Days before, I read an article about another way to perform cycle detection in reference counting.

Another Potential Approach

Definitions:

  • Transitive closure of x - the set of objects which can be reached from x (including itself) by following references.
  • Damaged - the state of an object from the time that it loses some reference, to the time it is proven that it oughtn’t be freed.
  • Referend - the object referred to by the reference in question.

Axiom: Objects referred to by a live object are live.

Lemma: Objects in the transitive closure of a live object are live.

Axiom: If every object is live before an object becomes damaged, objects not in the transitive closure of the damaged object are live, despite the damage.

For each object, assign two fields for the GC’s use: a current reference count, and a temporary reference count. The temporary count is normally zero.

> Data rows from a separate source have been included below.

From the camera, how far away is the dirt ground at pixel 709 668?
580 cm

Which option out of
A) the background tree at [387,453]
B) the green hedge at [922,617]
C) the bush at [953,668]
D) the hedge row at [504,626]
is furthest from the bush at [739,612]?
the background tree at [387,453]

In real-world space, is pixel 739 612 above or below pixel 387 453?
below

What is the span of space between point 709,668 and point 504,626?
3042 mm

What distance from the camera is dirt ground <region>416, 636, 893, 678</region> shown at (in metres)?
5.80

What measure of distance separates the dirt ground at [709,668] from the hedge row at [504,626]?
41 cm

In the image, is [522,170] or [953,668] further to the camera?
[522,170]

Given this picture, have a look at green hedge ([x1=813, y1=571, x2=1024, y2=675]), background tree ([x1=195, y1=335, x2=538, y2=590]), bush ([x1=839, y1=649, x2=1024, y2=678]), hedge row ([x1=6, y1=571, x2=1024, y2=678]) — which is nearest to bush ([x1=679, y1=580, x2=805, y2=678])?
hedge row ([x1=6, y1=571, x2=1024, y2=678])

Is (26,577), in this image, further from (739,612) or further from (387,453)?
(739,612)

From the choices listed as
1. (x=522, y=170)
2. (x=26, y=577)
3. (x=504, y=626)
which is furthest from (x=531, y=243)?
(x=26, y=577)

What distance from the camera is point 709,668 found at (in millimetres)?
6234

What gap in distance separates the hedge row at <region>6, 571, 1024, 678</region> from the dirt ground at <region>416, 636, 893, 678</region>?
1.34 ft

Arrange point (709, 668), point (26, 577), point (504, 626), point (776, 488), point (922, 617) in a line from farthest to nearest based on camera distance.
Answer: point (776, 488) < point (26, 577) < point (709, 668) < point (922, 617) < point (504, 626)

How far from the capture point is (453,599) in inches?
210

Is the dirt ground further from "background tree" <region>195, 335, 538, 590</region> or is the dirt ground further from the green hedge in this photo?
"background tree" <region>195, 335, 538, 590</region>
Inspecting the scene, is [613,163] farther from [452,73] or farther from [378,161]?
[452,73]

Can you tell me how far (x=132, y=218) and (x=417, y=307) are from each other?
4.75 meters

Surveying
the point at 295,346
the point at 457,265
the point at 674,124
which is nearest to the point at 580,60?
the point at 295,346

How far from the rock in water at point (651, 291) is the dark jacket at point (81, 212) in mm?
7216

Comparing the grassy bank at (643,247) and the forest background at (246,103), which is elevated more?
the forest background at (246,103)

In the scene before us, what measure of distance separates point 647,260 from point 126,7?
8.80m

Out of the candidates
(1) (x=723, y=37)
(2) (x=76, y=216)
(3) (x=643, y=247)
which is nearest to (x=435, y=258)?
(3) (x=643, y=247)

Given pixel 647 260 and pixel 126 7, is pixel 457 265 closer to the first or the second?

When an object x is damaged, do:

  1. Decrement the current reference count of x.
  2. Perform a search starting from x, following all paths, so as to find the transitive closure of x. Each time a reference is followed, increment the referend’s temporary count. The referend can be visited multiple times, but the out arrow can be followed only once. (NOTE)
  3. For each object y in the transitive closure of x: if y’s current reference count exceeds its temporary reference count, then it must have a link from “outside”, so it is live by the previous axiom. Thus its transitive closure is live, by the previous lemma.
  4. All objects in the transitive closure of x which were not demonstrated to be live by the previous step, are dead. (PROVE) For each z in this set:
    1. Decrement the reference count of each object referred to by z. Since the transitive closure of these objects is contained within the transitive closure of x, no need for recursion.
    2. Free the memory of z. Any object which referred to z before the deletion, will eventually be removed in this step; otherwise z could not have been determined to be dead.
  5. Reset the temporary counts (to zero) of all the objects which were found to be live.

NOTE: I think the temporary reference count of the transitive closure should be equivalent to the out-degree of the transitive closure.

PROVE: (I assume that statement is right, or the following is bullshit.)

The current reference count of an object denotes the in-degree of that object in current object graph. The temporary reference count of an object denotes the in-degree of that object that are contributed from the transitive closure. From this, we get a conclusion that the temporary reference count should either be equivalent to the current reference count or be less than the current reference count.

For each object, it has its transitive closure, which at least contains itself. Every out-degree of that object reaches another object, that reached object is included in the transitive closure. And the child’s transitive closure is a sub-set of its parent’s transitive closure.

Since the temporary reference count of an object denotes all the in-degree of that object that are contributed from the out-degree of the closure, if the current reference count exceeds the temporary reference count, it means that the object is referenced by some other object outside of the closure. It’s a live object and all the objects in its transitive closure are live.

For all those remaining objects that are not referenced by outside object nor in the transitive closure of any live objects, its temporary reference count must be equivalent to its current reference count. And the remaining closure’s out-degrees become the in-degrees in the remaining closure, which means there is no outside reference to any object in the remaining closure. Suppose some object in the remaining closure is live, then there exist at least one object in the remaining closure which finally references to the object and has a greater current reference count than the temporary reference count which draws a contradiction with the fact that every object in the remaining closure has an equivalent count of the temporary reference count and the current reference count.

Done.

Even the above approach works, it is slow as it may require to traverse most object in the memory in the case where the closure is large. And it requires to be performed with each decrement of reference count of any object.

Though you can save operations as building a damaged object list, it still performs poor easily.